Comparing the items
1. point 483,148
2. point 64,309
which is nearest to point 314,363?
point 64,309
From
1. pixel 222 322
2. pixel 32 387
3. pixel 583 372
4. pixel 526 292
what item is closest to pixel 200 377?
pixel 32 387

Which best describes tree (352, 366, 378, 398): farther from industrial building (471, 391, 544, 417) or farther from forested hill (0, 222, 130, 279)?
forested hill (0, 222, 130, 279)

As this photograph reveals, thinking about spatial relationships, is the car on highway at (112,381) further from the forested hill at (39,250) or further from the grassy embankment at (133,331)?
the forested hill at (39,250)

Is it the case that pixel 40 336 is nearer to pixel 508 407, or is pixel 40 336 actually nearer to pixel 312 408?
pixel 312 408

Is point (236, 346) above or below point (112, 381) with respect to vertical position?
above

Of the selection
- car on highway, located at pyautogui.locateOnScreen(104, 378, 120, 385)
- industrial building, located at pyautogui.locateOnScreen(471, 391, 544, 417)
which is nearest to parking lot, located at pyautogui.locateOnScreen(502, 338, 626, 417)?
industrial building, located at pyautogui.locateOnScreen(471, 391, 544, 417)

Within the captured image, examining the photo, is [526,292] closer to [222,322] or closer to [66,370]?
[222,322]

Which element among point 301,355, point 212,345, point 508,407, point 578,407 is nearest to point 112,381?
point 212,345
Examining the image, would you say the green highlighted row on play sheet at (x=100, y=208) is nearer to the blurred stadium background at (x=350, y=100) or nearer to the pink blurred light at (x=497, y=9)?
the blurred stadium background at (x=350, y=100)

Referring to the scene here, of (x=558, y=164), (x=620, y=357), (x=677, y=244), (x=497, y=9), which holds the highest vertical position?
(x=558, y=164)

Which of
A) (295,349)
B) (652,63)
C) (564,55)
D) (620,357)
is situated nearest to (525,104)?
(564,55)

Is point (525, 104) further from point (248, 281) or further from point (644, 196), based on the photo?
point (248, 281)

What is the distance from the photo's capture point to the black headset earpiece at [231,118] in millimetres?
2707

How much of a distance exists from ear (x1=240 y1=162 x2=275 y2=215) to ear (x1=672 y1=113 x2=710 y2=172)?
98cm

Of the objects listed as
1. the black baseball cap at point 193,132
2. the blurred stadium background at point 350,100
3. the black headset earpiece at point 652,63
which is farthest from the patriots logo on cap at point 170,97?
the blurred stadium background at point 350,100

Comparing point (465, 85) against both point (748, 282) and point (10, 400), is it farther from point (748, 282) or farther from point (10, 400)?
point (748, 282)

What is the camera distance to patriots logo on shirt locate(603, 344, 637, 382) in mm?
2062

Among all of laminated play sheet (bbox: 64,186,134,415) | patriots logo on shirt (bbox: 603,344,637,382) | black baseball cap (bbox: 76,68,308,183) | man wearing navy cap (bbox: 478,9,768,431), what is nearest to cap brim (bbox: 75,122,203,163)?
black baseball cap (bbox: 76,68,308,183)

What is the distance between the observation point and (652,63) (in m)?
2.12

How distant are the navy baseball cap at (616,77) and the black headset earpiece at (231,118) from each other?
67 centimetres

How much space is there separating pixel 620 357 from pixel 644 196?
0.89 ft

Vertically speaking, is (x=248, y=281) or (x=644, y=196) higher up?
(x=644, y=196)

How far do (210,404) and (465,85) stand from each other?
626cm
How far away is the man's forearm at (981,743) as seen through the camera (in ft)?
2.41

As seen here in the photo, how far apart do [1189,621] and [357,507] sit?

### Aim
Rewrite all of the records above, replacing "black headset earpiece" with "dark headset earpiece" wherever it occurs and leaving everything else unchanged.

### The completed task
Comparing the items
1. point 483,148
2. point 64,309
which is nearest to point 314,363?
point 64,309
From
1. pixel 222 322
2. pixel 32 387
3. pixel 583 372
4. pixel 526 292
what item is closest to pixel 200 377?
pixel 32 387

Which best describes tree (352, 366, 378, 398): farther from industrial building (471, 391, 544, 417) or farther from forested hill (0, 222, 130, 279)?
forested hill (0, 222, 130, 279)

As this photograph reveals, thinking about spatial relationships, is the car on highway at (112,381) further from the forested hill at (39,250) or further from the grassy embankment at (133,331)?
the forested hill at (39,250)

Is it the case that pixel 40 336 is nearer to pixel 508 407, or is pixel 40 336 actually nearer to pixel 312 408?
pixel 312 408

Is point (236, 346) above or below point (112, 381) with respect to vertical position?
above

Of the selection
- car on highway, located at pyautogui.locateOnScreen(104, 378, 120, 385)
- industrial building, located at pyautogui.locateOnScreen(471, 391, 544, 417)
which is nearest to parking lot, located at pyautogui.locateOnScreen(502, 338, 626, 417)?
industrial building, located at pyautogui.locateOnScreen(471, 391, 544, 417)

Within the captured image, examining the photo, is [526,292] closer to [222,322] or closer to [66,370]?
[222,322]

Which element among point 301,355, point 212,345, point 508,407, point 578,407 is nearest to point 112,381?
point 212,345
Examining the image, would you say the green highlighted row on play sheet at (x=100, y=208) is nearer to the blurred stadium background at (x=350, y=100) or nearer to the pink blurred light at (x=497, y=9)?
the blurred stadium background at (x=350, y=100)

Referring to the scene here, of (x=558, y=164), (x=620, y=357), (x=677, y=244), (x=497, y=9), which holds the highest vertical position?
(x=558, y=164)

Which of
A) (295,349)
B) (652,63)
C) (564,55)
D) (620,357)
is situated nearest to (525,104)?
(564,55)

Is point (525, 104) further from point (248, 281) or further from point (644, 196), based on the photo?
point (248, 281)

What is the distance from the photo's capture point to the dark headset earpiece at [231,118] in millimetres?
2707

How much of a distance exists from ear (x1=240 y1=162 x2=275 y2=215) to ear (x1=672 y1=113 x2=710 y2=172)?
98cm

Of the objects listed as
1. the black baseball cap at point 193,132
2. the blurred stadium background at point 350,100
3. the dark headset earpiece at point 652,63
which is farthest from the patriots logo on cap at point 170,97?
the blurred stadium background at point 350,100

Comparing point (465, 85) against both point (748, 282) and point (10, 400), is it farther from point (748, 282) or farther from point (10, 400)?
point (748, 282)

What is the camera distance to patriots logo on shirt locate(603, 344, 637, 382) in mm?
2062

Among all of laminated play sheet (bbox: 64,186,134,415) | patriots logo on shirt (bbox: 603,344,637,382) | black baseball cap (bbox: 76,68,308,183) | man wearing navy cap (bbox: 478,9,768,431), what is nearest to cap brim (bbox: 75,122,203,163)?
black baseball cap (bbox: 76,68,308,183)

What is the distance between the observation point and (652,63) (in m)?
2.12

How distant are the navy baseball cap at (616,77) and the dark headset earpiece at (231,118) from each other?
67 centimetres

How much space is there separating pixel 620 357 from pixel 644 196?
0.89 ft

Vertically speaking, is (x=248, y=281) or (x=644, y=196) higher up?
(x=644, y=196)

How far do (210,404) and (465,85) stand from each other?
626cm
How far away is the man's forearm at (981,743) as seen through the camera (in ft)?
2.41

As seen here in the photo, how far apart do [1189,621] and [357,507] sit?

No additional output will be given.